━━━━━ EXCERPT PROVIDED

Saturday, July 4, 2020

The COVID Chronicle: March 16–31, 2020


[Chronicled for posterity.]

March 16 [Monday morning
My last day of freedom to roam the wilds was this morning. I conducted a field foray for work into Los Angeles and West Hollywood. A local insurance agent and I took a drive to review four large Apartment building prospects. The agent was hoping to insure them, I was present to confirm eligibility and provide binding authority, pending eligibility. We’d known each other for more than ten years in a friendly work capacity and got along very well, it was enjoyable company. We met the owner at the first location, he wore a mask, the agent and I did not. Nobody shook hands.
The drive there should have taken well over an hour, closer to two even. But traffic was surprisingly light and we got there in just over an hour. The return drive was also surprisingly light and driving through the streets of Los Angeles were rather pleasant due to the novelty of light traffic.
Shortly after noon I received a call from Wife Klem while we were on our drive back to Claremont, a 10-minute drive from San Dimas. She was advising of Shelter In Place having been decreed and the importance of us returning home pronto. We did so with no further adieu. So it began, the Shelter In Place order. The agent was later successful in writing all four of those Apartment policies!

━━━━━━━━━━
━━━━━ ENTRIES PROVIDED

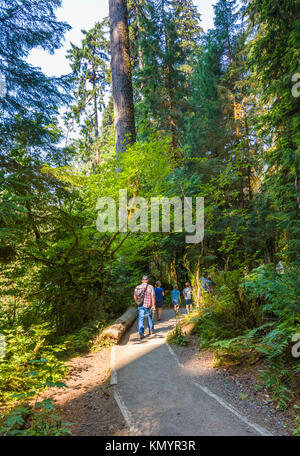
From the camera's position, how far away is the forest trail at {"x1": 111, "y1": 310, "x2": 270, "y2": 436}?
3.33 metres

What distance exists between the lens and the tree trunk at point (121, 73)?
10.9 metres

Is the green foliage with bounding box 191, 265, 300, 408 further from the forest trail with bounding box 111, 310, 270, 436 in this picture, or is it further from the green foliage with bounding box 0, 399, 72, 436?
the green foliage with bounding box 0, 399, 72, 436

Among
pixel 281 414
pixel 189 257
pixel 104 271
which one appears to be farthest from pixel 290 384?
pixel 189 257

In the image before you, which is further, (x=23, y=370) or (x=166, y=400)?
(x=23, y=370)

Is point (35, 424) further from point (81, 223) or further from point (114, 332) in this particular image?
point (81, 223)

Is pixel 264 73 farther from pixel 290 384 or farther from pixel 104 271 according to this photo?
pixel 104 271

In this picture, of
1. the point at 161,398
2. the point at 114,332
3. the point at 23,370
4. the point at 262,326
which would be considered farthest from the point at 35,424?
the point at 114,332

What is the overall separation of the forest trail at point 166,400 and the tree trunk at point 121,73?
829 centimetres

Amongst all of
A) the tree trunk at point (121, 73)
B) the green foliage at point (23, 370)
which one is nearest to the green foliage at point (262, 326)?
the green foliage at point (23, 370)

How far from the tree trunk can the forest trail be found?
8295mm

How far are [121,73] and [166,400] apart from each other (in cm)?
1182

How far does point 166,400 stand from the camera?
4094 mm

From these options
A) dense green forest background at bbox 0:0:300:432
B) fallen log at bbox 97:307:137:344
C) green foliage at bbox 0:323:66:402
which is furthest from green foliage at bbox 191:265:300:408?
green foliage at bbox 0:323:66:402

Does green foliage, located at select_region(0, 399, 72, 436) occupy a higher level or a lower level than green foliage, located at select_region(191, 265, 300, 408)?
lower
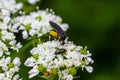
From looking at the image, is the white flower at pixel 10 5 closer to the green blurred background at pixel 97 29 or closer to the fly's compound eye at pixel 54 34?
the fly's compound eye at pixel 54 34

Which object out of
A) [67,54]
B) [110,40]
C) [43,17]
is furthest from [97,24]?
[67,54]

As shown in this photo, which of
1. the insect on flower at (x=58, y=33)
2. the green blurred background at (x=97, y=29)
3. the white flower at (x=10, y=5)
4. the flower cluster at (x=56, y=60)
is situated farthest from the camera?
the green blurred background at (x=97, y=29)

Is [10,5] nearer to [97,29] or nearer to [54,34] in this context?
[54,34]

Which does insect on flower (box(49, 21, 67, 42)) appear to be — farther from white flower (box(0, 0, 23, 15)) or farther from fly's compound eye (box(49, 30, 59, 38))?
white flower (box(0, 0, 23, 15))

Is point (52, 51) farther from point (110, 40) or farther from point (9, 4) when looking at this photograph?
point (110, 40)

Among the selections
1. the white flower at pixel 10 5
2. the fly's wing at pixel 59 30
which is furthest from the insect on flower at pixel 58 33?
the white flower at pixel 10 5

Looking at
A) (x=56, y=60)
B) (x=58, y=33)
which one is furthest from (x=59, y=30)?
(x=56, y=60)

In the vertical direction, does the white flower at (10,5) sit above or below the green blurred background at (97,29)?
below

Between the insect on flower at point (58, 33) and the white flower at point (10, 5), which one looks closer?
the insect on flower at point (58, 33)
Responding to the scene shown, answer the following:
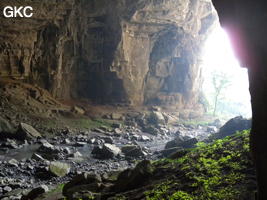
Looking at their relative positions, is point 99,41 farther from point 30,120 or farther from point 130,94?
point 30,120

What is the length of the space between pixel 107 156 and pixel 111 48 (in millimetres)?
18262

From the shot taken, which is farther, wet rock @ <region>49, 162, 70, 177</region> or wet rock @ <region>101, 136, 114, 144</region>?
wet rock @ <region>101, 136, 114, 144</region>

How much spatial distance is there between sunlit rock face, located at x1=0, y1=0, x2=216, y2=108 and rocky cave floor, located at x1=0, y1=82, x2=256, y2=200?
124 inches

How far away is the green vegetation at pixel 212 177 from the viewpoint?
589cm

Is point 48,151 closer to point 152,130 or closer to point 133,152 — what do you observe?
point 133,152

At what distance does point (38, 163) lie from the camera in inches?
539

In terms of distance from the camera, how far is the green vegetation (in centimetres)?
589

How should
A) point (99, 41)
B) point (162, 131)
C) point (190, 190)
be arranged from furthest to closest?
1. point (99, 41)
2. point (162, 131)
3. point (190, 190)

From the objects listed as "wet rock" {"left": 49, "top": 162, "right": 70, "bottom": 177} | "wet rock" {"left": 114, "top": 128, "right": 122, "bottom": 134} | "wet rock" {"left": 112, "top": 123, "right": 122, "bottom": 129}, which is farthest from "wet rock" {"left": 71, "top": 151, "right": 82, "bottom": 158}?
"wet rock" {"left": 112, "top": 123, "right": 122, "bottom": 129}

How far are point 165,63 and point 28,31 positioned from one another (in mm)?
20694

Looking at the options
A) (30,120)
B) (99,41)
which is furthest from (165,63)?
(30,120)

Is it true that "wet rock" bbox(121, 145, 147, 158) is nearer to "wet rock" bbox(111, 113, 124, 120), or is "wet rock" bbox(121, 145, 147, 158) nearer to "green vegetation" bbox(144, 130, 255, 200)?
"green vegetation" bbox(144, 130, 255, 200)

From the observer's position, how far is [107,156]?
55.0ft

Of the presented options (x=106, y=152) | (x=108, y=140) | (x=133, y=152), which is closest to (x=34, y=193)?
(x=106, y=152)
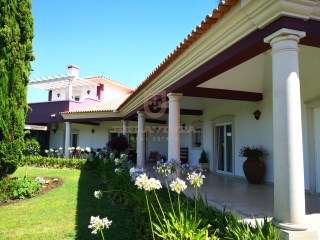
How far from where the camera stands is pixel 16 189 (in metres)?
7.70

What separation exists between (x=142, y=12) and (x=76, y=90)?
18.3 metres

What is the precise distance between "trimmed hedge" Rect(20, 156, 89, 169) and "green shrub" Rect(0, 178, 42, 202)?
19.4ft

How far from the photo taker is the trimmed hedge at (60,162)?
47.8 ft

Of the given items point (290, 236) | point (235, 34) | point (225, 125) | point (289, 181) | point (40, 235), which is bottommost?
point (40, 235)

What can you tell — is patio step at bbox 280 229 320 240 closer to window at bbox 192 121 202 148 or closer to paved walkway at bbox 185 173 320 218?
paved walkway at bbox 185 173 320 218

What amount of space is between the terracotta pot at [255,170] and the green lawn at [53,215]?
483 centimetres

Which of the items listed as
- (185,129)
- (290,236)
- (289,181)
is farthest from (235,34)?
(185,129)

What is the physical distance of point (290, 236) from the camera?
10.4ft

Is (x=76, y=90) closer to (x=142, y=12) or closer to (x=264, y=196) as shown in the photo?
(x=142, y=12)

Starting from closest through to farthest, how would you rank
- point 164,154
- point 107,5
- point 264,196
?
point 264,196
point 107,5
point 164,154

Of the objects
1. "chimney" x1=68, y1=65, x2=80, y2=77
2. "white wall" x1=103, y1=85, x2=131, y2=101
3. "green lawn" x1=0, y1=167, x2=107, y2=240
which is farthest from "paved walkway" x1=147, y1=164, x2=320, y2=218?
"white wall" x1=103, y1=85, x2=131, y2=101

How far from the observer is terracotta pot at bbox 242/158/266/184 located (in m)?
8.63

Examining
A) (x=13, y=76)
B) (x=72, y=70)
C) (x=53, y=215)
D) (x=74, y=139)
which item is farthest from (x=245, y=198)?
(x=72, y=70)

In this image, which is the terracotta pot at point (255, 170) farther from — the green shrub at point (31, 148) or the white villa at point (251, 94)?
the green shrub at point (31, 148)
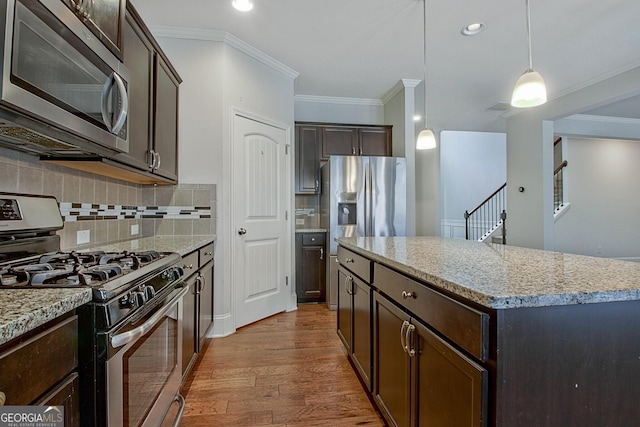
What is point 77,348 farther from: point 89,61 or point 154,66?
point 154,66

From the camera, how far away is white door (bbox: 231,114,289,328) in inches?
116

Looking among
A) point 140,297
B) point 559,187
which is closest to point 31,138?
point 140,297

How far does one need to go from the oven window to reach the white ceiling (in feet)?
7.92

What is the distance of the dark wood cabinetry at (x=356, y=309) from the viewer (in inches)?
69.5

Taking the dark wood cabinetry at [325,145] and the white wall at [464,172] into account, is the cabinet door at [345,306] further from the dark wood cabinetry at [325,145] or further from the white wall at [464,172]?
the white wall at [464,172]

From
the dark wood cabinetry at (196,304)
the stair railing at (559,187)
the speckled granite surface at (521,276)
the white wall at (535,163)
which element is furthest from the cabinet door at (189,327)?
the stair railing at (559,187)

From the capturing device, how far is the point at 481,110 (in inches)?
199

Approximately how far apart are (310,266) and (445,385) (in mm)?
2885

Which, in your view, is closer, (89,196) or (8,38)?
(8,38)

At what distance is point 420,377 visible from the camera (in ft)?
3.79

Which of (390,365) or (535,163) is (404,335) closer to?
(390,365)

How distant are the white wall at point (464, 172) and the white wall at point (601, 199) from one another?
190cm

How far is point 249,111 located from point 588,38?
3.33m

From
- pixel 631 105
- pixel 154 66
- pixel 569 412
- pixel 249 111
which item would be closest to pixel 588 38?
pixel 631 105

━━━━━━━━━━

● **ACTIVITY A**
Answer from the March 16 diary entry:
(i) How many apartment building prospects were reviewed on the drive?
(ii) Who wore a mask at the first location?
(iii) Who called shortly after noon on the drive back to Claremont?
● **ACTIVITY B**
Write what comes next in the March 16 diary entry, picking up after its final sentence.
The material has nothing to do with the March 16 diary entry.

● **WRITTEN ANSWER A**
(i) Four
(ii) The owner
(iii) Wife Klem

● **WRITTEN ANSWER B**
March 16 [Monday afternoon
A work email to me and my field colleagues has advised that we are to work strictly virtual until the end of March. My initial impression was disbelief mixed with naïve enthusiasm for a paid stay-cation for the next few weeks. My colleagues and I had been working remotely since 2014, from our homes, but not like this, virtually. Pre-COVID I had appointments throughout the week at local agents’ offices to conduct training and marketing sessions for the commercial products. But this, the strictly virtual instructions, I enjoyed the staying home, not having to drive to meetings or dress up in trousers and wingtips. My meetings will be conducted virtually via Skype instead of live one-on-one in their offices. This took some initial retooling. Content was changed to make it more visually appealing [showing screens and data virtually instead of being there live talking and conveying ideas], also shortened the sessions to 45-minutes instead of 1:30 hours in agent’s offices.
         There was plenty of work to do, especially with questions related to policies regarding possible coverage to pay for COVID-related losses. I was of the mind that this strictly virtual work was overreaching for safety, but I would gladly comply. 

March 25 [Wednesday] 
My field colleagues and I received updated work instructions extending our ‘strictly virtual’ capacity through April 15. I was completely naïve on this and it caught me by surprise. Oh no, this is no stay-cation, this is serious! Sure, I was well aware of Wuhan, China and the deaths in Italy, but come on, the shutting down of the world’s economy? A mental shift occurred in my head, maybe this won’t end soon. The business closures, economic devastation and job losses were just now at the beginning. Businesses had temporarily closed in mid-March, but this no longer had a temporary feel to it and business closures sparked off in thick rolling waves with hopes of opening soon seeming to have been dashed. Yes, I understand, death rages due to COVID, but what of the life wreckage starting to accumulate for the living, those who would live beyond this.
I would conduct my work tasks to the best of my ability, of course, and this would be the least of my concerns. We would personally socially distance, limit, if not entirely cut-off, contact with those outside our home. Dinners every other week with my parents and brother’s family are discontinued until further notice. Also, big news, Tom Hanks and his wife are laid up in Australia with COVID.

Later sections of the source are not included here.